The beauty here is in how Sycamore takes the Turing Machine’s DNA and injects it with quantisation, making it far more musical out of the box. No more faffing about with external quantisers or wrangling unruly voltages. Instead, you get a module that’s ready to soundtrack your next late-night session, with a workflow that’s as smooth as it is addictive. Molten’s approach is all about letting the module breathe and do its thing—sometimes the best gear is the stuff you can just leave running while you get on with life.

It's very simply and very elegantly generating melodies.

© Screenshot/Quote: Moltenmusictech (YouTube)

Quantisation and Dual-Channel Mayhem

It's a quantized random generator of melodies.

© Screenshot/Quote: Moltenmusictech (YouTube)

Sycamore’s built-in quantisation is the secret sauce that turns random voltage into actual tunes, not just bleeps and bloops. With dozens of scales on tap and the ability to push notes around, you’re not stuck in musical no-man’s-land. The quantise knob is your ticket to adding or removing notes, while the shift and range controls let you sculpt the melody’s shape and octave spread. It’s all about hands-on play, not menu-diving.

The real kicker? Dual channels. You can offset them by a fifth, run them independently, or have one chase the other with a delay. That’s instant harmonic action or evolving counterpoint, depending on your mood. Molten shows how these two channels interact, making Sycamore a proper weapon for anyone who likes their melodies with a side of unpredictability. If you want to hear how wild or harmonious it can get, you’ll need to check the video—words don’t do the sonic interplay justice.

Mutate, Seed, and the Joy of Controlled Chaos

Sycamore’s mutate and seed buttons are where the fun really kicks off. Hit mutate, and you swap out a single note in the loop—just enough to keep things fresh without losing the plot. Seed, on the other hand, shuffles the whole melodic deck, giving you a brand new pattern in a heartbeat. It’s like dancing with the machine: tweak, listen, repeat.

This playful approach to generative melody means you’re always one button press away from something unexpected but still musical. Molten’s hands-on demo makes it clear—this isn’t about sterile randomness, but about organic evolution. If you want to see how these controls can take a simple loop and morph it into something hypnotic, the video’s full of real-time examples that’ll make you want to reach through the screen and have a go yourself.

The mutate button here just changes one note, I think.

© Screenshot/Quote: Moltenmusictech (YouTube)

Oak Expander: Gates, Resets, and Extra Muscle

Plug in the Oak expander and suddenly Sycamore grows a set of gate outputs, giving you proper triggers for your modular rig. Oak isn’t just an afterthought—it brings step and note outputs, parameter locking, and a handy reset function. Molten points out that while Oak adds useful features, he still craves a bit more chaos—some probability or offbeat action would really make it sing.
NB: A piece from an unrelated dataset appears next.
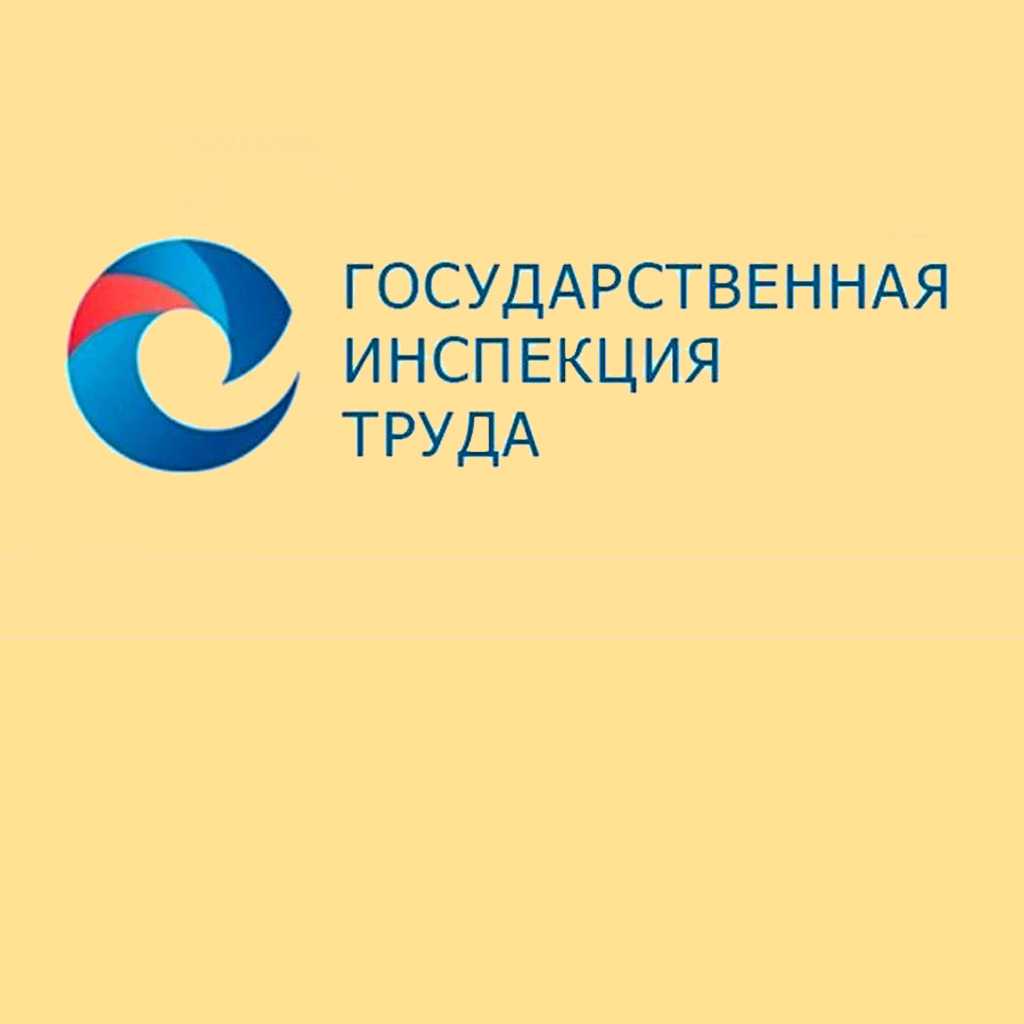 Вопросы применения трудового законодательства 7 bez imeni ()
But for straightforward melodic triggering and control, Oak’s a solid sidekick that turns Sycamore into a more complete melodic system.


Molten’s Anecdotes: Real-World Rigs and DIY Drama

Now I have a little bit of a story behind the Sycamore in that it's from a company called Divergent Waves, a little modular outfit making…
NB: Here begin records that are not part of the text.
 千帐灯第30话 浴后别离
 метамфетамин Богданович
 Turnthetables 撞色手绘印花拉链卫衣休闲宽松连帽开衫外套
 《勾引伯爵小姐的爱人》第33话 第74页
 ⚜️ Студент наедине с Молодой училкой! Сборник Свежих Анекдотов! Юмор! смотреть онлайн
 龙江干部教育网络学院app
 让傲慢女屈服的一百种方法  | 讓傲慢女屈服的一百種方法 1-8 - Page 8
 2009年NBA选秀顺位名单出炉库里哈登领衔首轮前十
© Screenshot/Quote: Moltenmusictech (YouTube)

True to form, Molten Music Technology peppers the review with stories from the DIY trenches—losing the kit for 18 months, building it live on stream, and wrestling with firmware hiccups. It’s all part of the charm: this isn’t some sterile lab test, but a real-world account from someone who actually uses the gear (and occasionally loses it under a pile of half-built modules). The honesty about build frustrations and the joy of finally getting it working is refreshing—no sugar-coating here.
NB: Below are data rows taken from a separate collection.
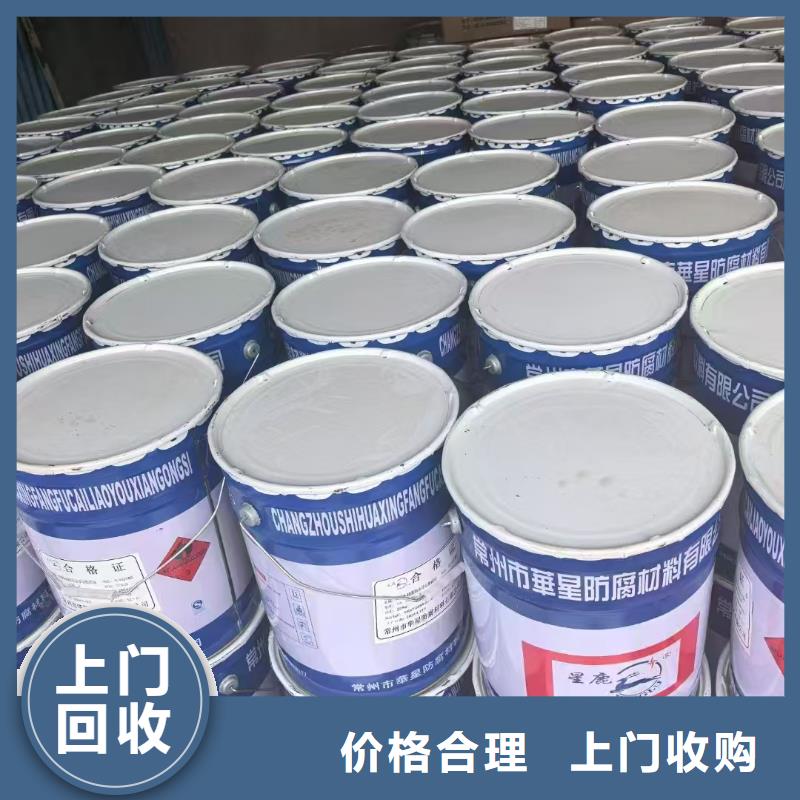 回收化工原料值得信任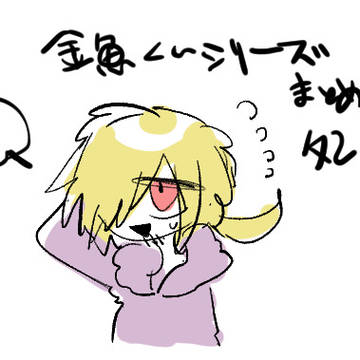 金魚くんシリーズlog改１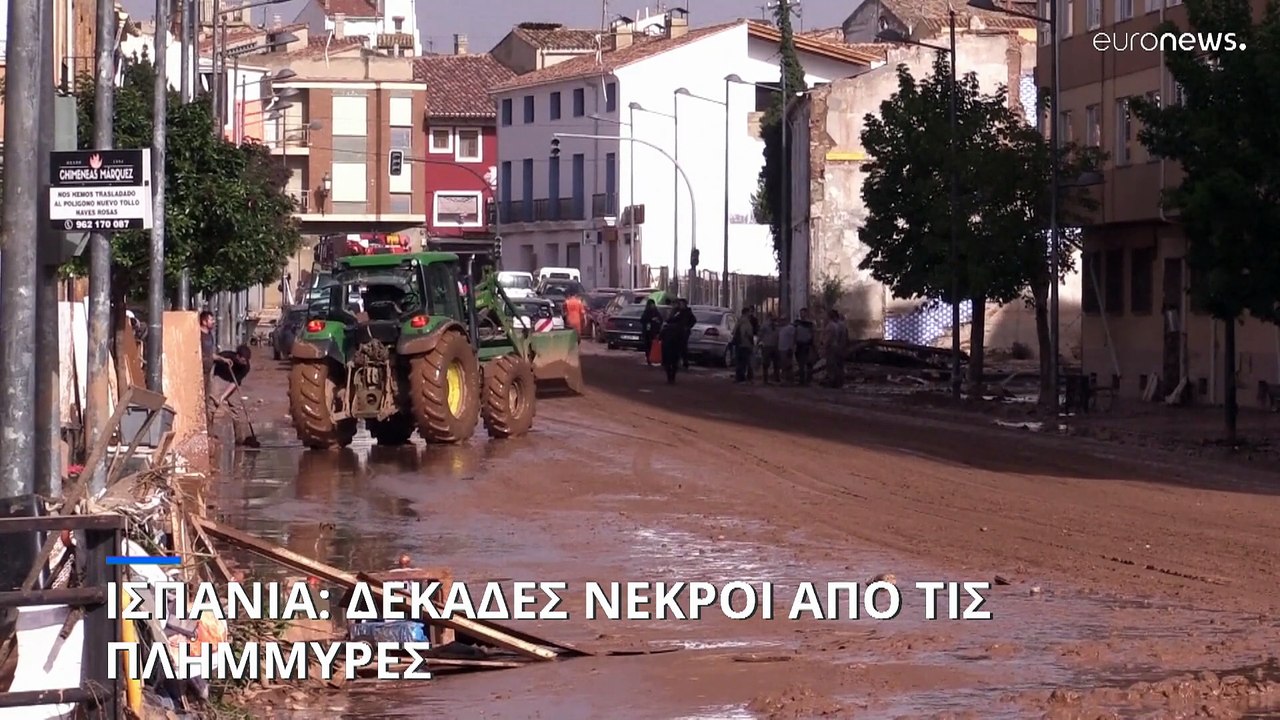Ανείπωτη τραγωδία - Στους 95 οι νεκροί από τις...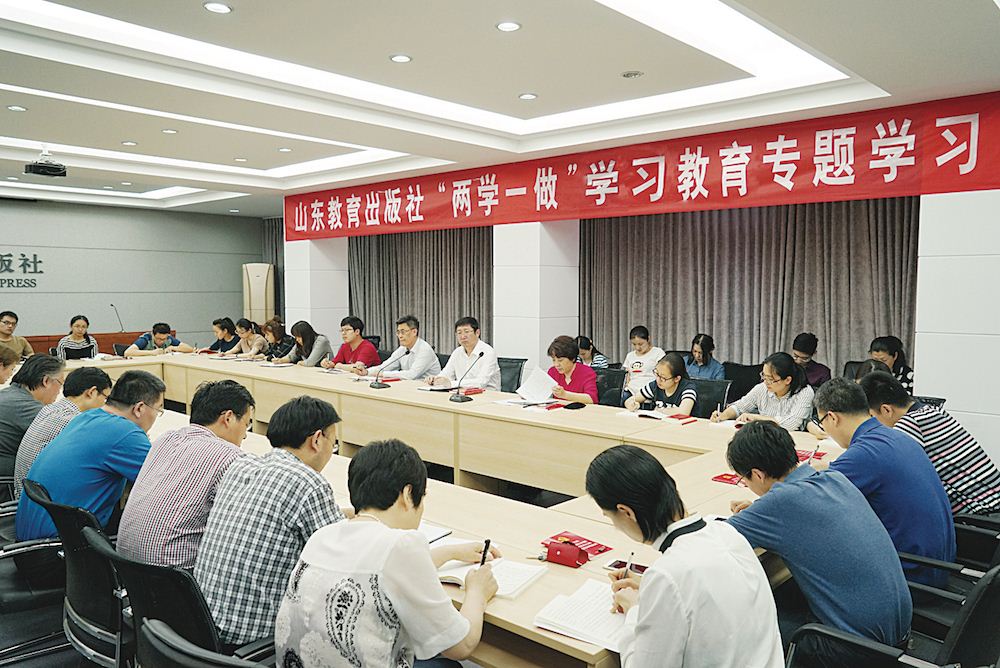 山东出版集团有限公司内容图片展示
Molten’s everyday use cases are spot on: leave Sycamore running in the background while you work, drop it into a live set to fill space while you repatch, or just get lost in the evolving melodies. It’s the kind of module that finds its way into your regular case and refuses to leave. If you want the full flavour of Molten’s style—equal parts practical advice and dry humour—the video is a must-watch. Some things, like the sound of a perfectly mutated loop, just can’t be captured in print.